Pek çok ertelemeden sonra, şu anda, anti -semitizm ve yabancı düşmanlığı ultra -uluscu partilerin yeniden ortaya çıktığı bir dünyaya varıyoruz. Buna ek olarak, 7 Ekim 2023'te Hamas Terörist Grubunun unuttuğumuz Nazi yöntemlerini kullandığı unutulmamalıdır. Gördüğümüz gibi, geçmiş geçmiş değil, mevcut bir geçmiş. Holokost milyonlarca Yahudiyi öldürdü, ancak anti -semitizmi öldürmedi. Emir yıl önce, Elie Wiesel'in sözleri uygulanır: “Unutma, hatırlama ve hatırlama”, böylece yeni Holokostlar yok.
Auschwitz, tarihin en büyük Yahudi mezarlığıdır. Mezarları tam anlamıyla havada. Çoğunlukla Yahudiler olmak üzere 260.000 çocuk ve ergen dahil olmak üzere 1.100.000 kişinin öldürüldüğünü hatırlayın.
Bu ölüm alanı köle emeği, tıbbi deneyler ve toplu cinayetin temelini oluşturdu. Sadece Holokost (veya Shoá) olarak bilinen bir soykırım dişlisi idi. İnsanlık tarihinin en büyük insanlık dışı derecede. Filozof Reyes'in sözleriyle: “Ne kadar düşünülemezim.”
Sadece 2005 yılında Birleşmiş Milletler Genel Kurulu 27 Ocak'ı “Holokost kurbanlarının anısına uluslararası gün” olarak kabul ediyor.
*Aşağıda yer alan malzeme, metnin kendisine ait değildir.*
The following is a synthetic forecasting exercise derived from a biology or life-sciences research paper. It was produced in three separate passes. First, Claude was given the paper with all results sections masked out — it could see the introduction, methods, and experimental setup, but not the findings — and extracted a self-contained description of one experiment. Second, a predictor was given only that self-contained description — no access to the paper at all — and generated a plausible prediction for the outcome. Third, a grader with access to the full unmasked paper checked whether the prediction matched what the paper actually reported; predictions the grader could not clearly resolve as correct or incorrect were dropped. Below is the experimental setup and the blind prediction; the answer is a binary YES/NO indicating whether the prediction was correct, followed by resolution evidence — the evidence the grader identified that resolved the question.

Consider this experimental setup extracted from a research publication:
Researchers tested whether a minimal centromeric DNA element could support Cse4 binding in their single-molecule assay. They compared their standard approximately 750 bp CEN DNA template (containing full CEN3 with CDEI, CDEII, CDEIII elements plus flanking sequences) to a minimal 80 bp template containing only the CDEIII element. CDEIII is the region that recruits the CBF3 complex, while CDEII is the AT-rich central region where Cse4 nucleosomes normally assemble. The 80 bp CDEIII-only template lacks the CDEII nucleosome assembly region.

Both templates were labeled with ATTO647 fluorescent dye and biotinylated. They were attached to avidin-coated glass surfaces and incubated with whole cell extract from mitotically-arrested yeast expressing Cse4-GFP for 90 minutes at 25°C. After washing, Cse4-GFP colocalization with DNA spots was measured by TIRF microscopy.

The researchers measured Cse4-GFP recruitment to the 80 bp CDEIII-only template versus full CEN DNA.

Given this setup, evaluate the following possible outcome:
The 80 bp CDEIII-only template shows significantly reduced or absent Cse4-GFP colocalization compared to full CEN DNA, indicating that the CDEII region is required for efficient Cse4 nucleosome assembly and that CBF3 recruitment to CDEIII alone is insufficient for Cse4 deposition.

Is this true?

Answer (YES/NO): YES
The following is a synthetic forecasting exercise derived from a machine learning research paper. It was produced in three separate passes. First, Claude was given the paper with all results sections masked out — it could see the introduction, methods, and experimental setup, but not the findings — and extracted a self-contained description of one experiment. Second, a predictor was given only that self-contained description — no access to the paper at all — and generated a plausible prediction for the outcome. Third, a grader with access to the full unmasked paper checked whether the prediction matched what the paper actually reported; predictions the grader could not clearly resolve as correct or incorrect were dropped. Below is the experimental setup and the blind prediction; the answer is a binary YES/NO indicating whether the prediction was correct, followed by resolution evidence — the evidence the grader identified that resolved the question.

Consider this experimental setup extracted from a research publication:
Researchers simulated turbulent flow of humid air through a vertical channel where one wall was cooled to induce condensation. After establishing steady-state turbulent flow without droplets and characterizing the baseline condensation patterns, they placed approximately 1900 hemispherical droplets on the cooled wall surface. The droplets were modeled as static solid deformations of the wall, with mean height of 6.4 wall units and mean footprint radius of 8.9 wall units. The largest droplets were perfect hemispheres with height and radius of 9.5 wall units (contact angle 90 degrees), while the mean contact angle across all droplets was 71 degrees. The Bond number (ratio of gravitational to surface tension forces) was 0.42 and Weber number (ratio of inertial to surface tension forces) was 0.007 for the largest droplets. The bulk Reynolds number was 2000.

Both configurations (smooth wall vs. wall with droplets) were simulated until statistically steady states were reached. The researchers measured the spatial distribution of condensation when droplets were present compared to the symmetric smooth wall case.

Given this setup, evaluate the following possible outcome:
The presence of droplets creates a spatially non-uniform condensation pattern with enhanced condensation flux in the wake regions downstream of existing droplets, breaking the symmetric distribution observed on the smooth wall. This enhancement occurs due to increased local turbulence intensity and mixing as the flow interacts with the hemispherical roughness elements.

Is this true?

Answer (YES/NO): NO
Katliamdan altı yıl sonra. Hatırlamak neden bu kadar uzun sürdü? Bu unutkanlığın nedenlerini bulmaya çalışacağız.
İnkarcılar hemen ortaya çıktı. Naziler tüm korku kanıtlarını silmeye çalıştılar, sadece hayatta kalanların ifadeleri vardı. 90'lı yıllarda David Irving gibi psödohistoriatörlerde, Auschwitz'de gaz kameralarının varlığını inkar etmeye geldiler. Bunu, olanları görmezden gelmek için dersler veren diğerleri izledi. Pierre Naquet onlara “hafıza katilleri” dedi.
Bu ertelemenin bir başka nedeni de uluslararası siyasetin küçük ilgisinden kaynaklanmaktadır. Nürnberg'in Nazi hiyerarşilerine karşı kararlarında, Holokost'ta olanların zar zor davrandığını hatırlayın.
Şu anda Soğuk Savaş başladı, Batı'nın Sovyetler Birliği ve müttefiklerine karşı bir yüzleşmesi. Nazizm zaten geçmişti ve ne olduğu hakkında bir unutulma mantosu vardı. Sadece Adolf Eichmann'ın duruşmasında, 1961'de sorun uluslararası basında yeniden ortaya çıkıyor.
Başka bir neden derinden insandır ve ruhun sağlığını yapar. İlk on yıllarda dehşeti anlatmak isteyen kimse ya da duymayı kabul edecek kimseyi yoktu. Hayatta kalanlar bir tür “kelimenin amnezisi” idi (Jorge Semprún'un ifadesine göre).
Holokost hakkındaki tarih, araştırma ve literatür sadece 1980'lerde tanındı, örneğin Primo Levi tarafından “Bu bir erkekse” durumunu ele alalım. Bu, lager'de olanlardan bilgi için klasik bir kitap. 1947'de İtalyanca'da neredeyse herhangi bir etki olmadan yayınlandı. 1958'de yeniden yayınlandı ve 1959'da İngilizce ve 1961'de Fransızca ile sonuçlandı. Ancak 1980'lere kadar beklemek zorunda kaldı, böylece Holokost'un edebiyatının klasikleri olarak kitapları tanındı.
Pek çok ertelemeden sonra, şu anda, anti -semitizm ve yabancı düşmanlığı ultra -uluscu partilerin yeniden ortaya çıktığı bir dünyaya varıyoruz. Buna ek olarak, 7 Ekim 2023'te Hamas Terörist Grubunun unuttuğumuz Nazi yöntemlerini kullandığı unutulmamalıdır. Gördüğümüz gibi, geçmiş geçmiş değil, mevcut bir geçmiş. Holokost milyonlarca Yahudiyi öldürdü, ancak anti -semitizmi öldürmedi. Emir yıl önce, Elie Wiesel'in sözleri uygulanır: “Unutma, hatırlama ve hatırlama”, böylece yeni Holokostlar yok.